This is going to be used in combination with the solution to another question I’ve asked here.

The sorting function in itself works, what I need is a function that can say that that ’19asd’ is smaller than ‘123asd’.

I’m writing this in JavaScript.

Edit: as adormitu pointed out, what I’m looking for is a function for natural sorting

First answer

This is now possible in modern browsers using localeCompare. By passing the numeric: true option, it will smartly recognize numbers. You can do case-insensitive using sensitivity: 'base'. Tested in Chrome, Firefox, and IE11.

Here’s an example. It returns 1, meaning 10 goes after 2:

'10'.localeCompare('2', undefined, {numeric: true, sensitivity: 'base'})

### The data
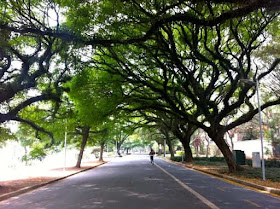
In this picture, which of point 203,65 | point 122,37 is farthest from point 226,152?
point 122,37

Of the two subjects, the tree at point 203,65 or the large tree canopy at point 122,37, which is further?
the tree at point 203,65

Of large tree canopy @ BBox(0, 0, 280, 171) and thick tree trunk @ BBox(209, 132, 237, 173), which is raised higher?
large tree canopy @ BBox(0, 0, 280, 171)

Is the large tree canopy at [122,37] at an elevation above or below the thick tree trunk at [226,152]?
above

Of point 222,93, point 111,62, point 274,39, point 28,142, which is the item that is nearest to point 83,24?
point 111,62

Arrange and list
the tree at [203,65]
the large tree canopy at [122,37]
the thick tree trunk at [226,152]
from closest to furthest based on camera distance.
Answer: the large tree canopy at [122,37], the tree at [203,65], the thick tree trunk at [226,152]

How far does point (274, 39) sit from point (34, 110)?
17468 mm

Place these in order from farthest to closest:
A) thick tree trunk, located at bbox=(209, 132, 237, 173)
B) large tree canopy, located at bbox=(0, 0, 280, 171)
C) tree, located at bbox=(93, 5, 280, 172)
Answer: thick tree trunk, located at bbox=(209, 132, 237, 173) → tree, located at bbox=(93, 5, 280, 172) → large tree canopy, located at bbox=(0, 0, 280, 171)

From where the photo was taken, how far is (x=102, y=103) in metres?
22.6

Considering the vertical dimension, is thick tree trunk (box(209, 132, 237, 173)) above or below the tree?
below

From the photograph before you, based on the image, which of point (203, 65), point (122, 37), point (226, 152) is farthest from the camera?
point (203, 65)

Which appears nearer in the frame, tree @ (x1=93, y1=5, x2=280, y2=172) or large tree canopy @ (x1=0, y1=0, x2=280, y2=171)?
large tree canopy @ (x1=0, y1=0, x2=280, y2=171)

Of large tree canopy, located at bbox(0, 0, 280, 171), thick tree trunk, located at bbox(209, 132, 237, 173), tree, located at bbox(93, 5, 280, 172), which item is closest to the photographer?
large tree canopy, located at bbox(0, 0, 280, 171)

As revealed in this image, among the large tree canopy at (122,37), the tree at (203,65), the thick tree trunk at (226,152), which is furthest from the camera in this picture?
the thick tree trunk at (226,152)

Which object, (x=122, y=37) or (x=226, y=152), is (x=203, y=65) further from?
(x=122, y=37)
==
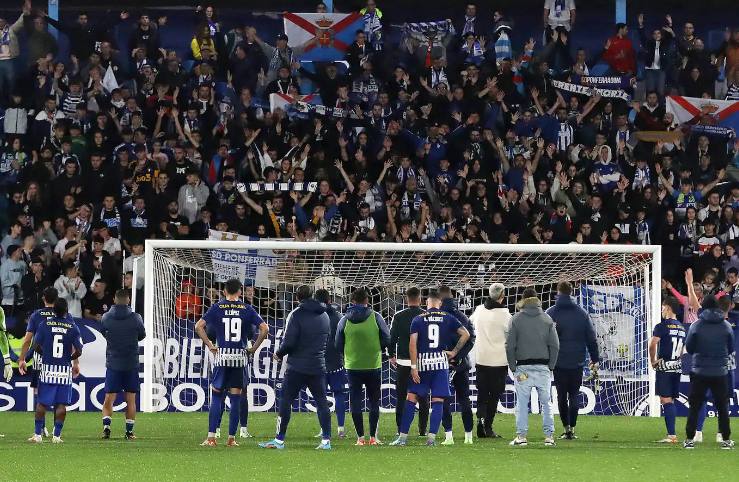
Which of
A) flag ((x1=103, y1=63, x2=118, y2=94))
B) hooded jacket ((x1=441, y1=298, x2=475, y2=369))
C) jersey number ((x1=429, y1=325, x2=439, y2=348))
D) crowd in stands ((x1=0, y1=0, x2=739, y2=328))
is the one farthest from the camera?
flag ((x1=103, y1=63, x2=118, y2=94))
--
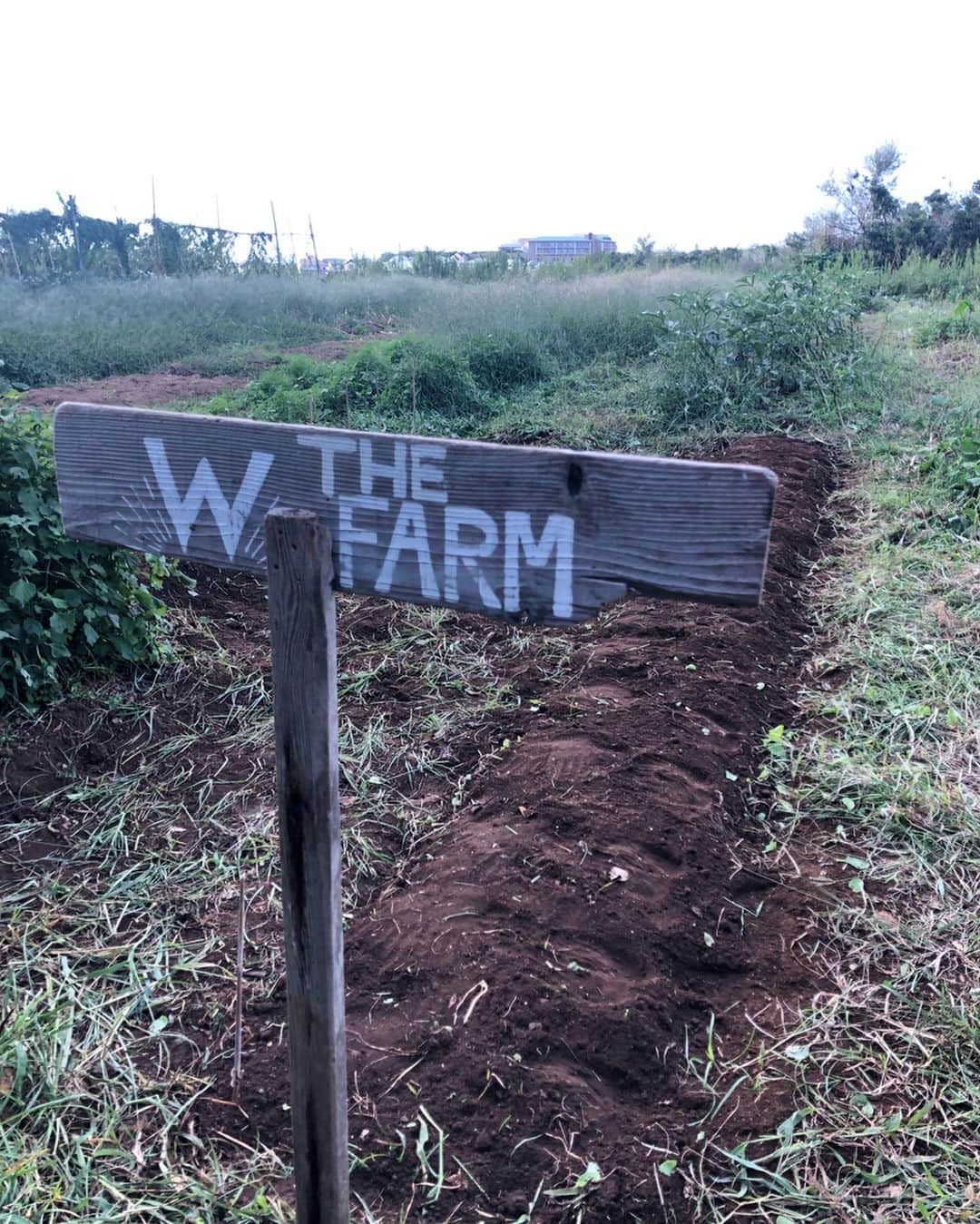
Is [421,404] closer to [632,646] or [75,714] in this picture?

### Requirements
- 1) Write out the passage on natural sorting in JavaScript in full, with no changes.
- 2) Rewrite the rows starting at the line containing "In this picture, which" and ending at the line containing "Answer: the large", changing "elevation" to "height" and keeping everything else the same. Return only those rows.
The passage and the rows have no connection to each other.

### Solutions per task
- 1)
This is going to be used in combination with the solution to another question I’ve asked here.

The sorting function in itself works, what I need is a function that can say that that ’19asd’ is smaller than ‘123asd’.

I’m writing this in JavaScript.

Edit: as adormitu pointed out, what I’m looking for is a function for natural sorting

First answer

This is now possible in modern browsers using localeCompare. By passing the numeric: true option, it will smartly recognize numbers. You can do case-insensitive using sensitivity: 'base'. Tested in Chrome, Firefox, and IE11.

Here’s an example. It returns 1, meaning 10 goes after 2:

'10'.localeCompare('2', undefined, {numeric: true, sensitivity: 'base'})

- 2)
In this picture, which of point 203,65 | point 122,37 is farthest from point 226,152?
point 122,37

Of the two subjects, the tree at point 203,65 or the large tree canopy at point 122,37, which is further?
the tree at point 203,65

Of large tree canopy @ BBox(0, 0, 280, 171) and thick tree trunk @ BBox(209, 132, 237, 173), which is raised higher?
large tree canopy @ BBox(0, 0, 280, 171)

Is the large tree canopy at [122,37] at an height above or below the thick tree trunk at [226,152]?
above

Of point 222,93, point 111,62, point 274,39, point 28,142, which is the item that is nearest to point 83,24?
point 111,62

Arrange and list
the tree at [203,65]
the large tree canopy at [122,37]
the thick tree trunk at [226,152]
from closest to furthest based on camera distance.
Answer: the large tree canopy at [122,37], the tree at [203,65], the thick tree trunk at [226,152]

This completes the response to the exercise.